A highway runs through it: Route 30, Roxbury's Main Street, on a chilly January afternoon. Photo by Greg Henderson

In the rural Catskills, "economic development" often doesn't mean big-ticket projects. For the MARK Project, a nonprofit based in the Delaware County town of Middletown, it can mean helping a local small business build a website, install bookkeeping software, or buy a critical piece of equipment. 

Through their Small Business Development Fund, the MARK Project has given small grants and loans for projects like these to over 60 local businesses, most of them in and around Middletown. On Thursday, Feb. 20, Gov. Andrew Cuomo announced the approval of a $250,000 grant to the MARK Project to continue and expand the program.

The grant money will be used to expand the program to the nearby towns of Roxbury and Andes, said Peg Ellsworth, executive director of the MARK Project. 

"It's very exciting to be able to continue that fund," she said. "We'll look at Bovina as well. It will be a combination of grant and loan funds."

Most of the grants and loans given through the fund will be under $5,000, Ellsworth said, although the MARK Project may consider larger projects as well. Businesses can get help with a wide variety of projects, she said. 

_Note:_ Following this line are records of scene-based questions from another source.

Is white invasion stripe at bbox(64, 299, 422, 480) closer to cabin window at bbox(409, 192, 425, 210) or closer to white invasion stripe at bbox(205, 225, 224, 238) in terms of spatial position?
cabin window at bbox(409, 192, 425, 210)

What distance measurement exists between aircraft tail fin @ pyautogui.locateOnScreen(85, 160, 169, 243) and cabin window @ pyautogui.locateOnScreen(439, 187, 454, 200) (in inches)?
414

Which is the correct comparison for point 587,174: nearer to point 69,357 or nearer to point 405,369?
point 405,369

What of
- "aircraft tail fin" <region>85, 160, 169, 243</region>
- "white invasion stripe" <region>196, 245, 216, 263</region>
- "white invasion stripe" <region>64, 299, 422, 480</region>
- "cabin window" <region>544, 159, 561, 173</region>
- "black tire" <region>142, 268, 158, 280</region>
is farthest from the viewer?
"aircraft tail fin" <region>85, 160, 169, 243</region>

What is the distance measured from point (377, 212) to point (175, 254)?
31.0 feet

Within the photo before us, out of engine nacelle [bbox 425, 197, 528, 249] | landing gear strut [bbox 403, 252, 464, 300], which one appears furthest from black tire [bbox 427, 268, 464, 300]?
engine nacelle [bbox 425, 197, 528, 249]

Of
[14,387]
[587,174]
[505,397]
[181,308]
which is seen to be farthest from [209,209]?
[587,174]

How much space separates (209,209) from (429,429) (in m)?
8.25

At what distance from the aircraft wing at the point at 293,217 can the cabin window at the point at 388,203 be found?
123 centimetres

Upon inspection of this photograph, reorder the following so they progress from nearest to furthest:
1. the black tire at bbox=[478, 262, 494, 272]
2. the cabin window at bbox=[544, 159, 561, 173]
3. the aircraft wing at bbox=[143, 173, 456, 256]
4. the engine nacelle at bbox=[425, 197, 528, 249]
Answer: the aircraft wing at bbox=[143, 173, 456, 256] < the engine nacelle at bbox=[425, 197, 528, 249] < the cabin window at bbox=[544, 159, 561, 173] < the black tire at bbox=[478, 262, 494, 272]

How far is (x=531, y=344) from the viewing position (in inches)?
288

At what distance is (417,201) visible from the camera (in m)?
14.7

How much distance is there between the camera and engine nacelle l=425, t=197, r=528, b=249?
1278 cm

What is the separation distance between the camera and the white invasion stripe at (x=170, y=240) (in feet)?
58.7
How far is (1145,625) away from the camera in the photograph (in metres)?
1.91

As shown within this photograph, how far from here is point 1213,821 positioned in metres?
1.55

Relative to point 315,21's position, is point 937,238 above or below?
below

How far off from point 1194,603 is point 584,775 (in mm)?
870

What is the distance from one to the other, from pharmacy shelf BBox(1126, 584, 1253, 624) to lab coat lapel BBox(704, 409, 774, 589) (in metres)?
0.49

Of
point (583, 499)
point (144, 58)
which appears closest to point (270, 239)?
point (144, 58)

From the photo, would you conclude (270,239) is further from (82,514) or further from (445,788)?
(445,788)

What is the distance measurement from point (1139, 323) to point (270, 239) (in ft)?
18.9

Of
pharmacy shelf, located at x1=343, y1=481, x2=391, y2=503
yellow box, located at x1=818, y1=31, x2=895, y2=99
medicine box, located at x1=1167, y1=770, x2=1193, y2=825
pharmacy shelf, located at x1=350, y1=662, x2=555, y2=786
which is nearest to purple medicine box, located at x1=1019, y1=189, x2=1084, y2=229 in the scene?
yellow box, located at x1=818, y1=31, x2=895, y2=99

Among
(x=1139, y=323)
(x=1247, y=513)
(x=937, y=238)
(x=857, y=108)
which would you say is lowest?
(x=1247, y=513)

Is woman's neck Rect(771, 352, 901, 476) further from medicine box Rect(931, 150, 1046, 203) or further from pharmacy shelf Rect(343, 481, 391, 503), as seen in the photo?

"It's really wide open. It's not wedded to any particular brick-and-mortar project," she said. "We'll look at marketing, we'll look at website development."

Among the projects boosted by the MARK Project's Small Business Development Fund over the last few years: New-business startup help for Spillian, the Crazy River Cafe and Pepacton Bait and Tackle; a new community workshop space for the Catskill Mountain Artisans Guild; a marketing campaign for Pine Hollow Lodging; and business software for the Tinderbox. 

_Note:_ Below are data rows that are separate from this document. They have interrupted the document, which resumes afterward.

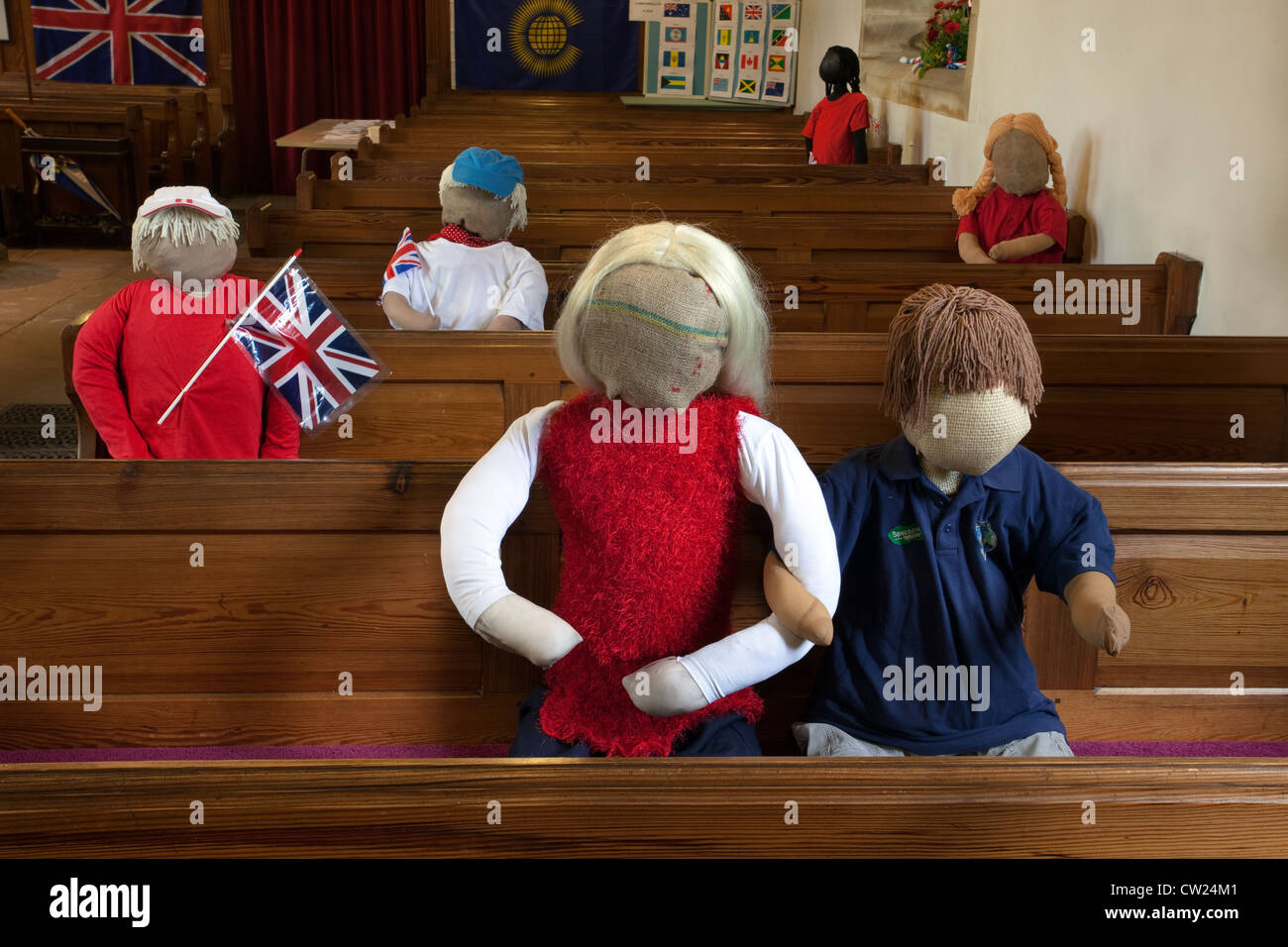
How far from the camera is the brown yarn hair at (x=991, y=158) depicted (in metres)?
3.74

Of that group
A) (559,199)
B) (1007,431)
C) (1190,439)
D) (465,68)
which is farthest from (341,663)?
(465,68)

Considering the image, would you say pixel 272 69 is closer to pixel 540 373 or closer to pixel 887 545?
pixel 540 373

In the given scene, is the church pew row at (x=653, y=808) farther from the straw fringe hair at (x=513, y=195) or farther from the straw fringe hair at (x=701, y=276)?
the straw fringe hair at (x=513, y=195)

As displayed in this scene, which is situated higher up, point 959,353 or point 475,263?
point 475,263

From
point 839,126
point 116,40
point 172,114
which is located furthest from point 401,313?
point 116,40

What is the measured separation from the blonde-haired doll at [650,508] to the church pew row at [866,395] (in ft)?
3.19

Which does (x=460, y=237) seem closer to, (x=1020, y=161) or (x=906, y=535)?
(x=906, y=535)

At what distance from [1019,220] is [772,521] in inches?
107

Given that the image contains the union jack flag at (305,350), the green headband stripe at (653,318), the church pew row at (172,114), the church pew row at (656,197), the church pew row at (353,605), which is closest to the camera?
the green headband stripe at (653,318)

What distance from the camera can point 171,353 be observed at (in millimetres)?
2104

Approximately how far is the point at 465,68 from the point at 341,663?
9950 millimetres

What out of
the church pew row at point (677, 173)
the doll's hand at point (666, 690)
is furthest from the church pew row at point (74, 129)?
the doll's hand at point (666, 690)

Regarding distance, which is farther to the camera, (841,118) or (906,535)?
(841,118)

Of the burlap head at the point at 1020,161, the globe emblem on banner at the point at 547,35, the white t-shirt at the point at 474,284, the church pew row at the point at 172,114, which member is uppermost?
the globe emblem on banner at the point at 547,35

Last week's announcement was expected for some time, Ellsworth said. The grant was among $91.1 million in awards announced in 2012 through the Southern Tier's Regional Economic Development Council, one of ten regions statewide that compete for annual economic development grants from a variety of state programs. Ellsworth serves on the Southern Tier council

Cuomo's recent news release announced approval for seven projects in total, adding up to $5.9 million in funding for projects in four regions. Also announced in the release were $750,000 in funding to build a natural gas pipeline to a plant run by Amphenol -- in Sidney, at the western end of Delaware County -- and a $200,000 grant for Kingston manufacturer Ertel Alsop to buy machinery for a plant that makes equipment for wastewater treatment plants.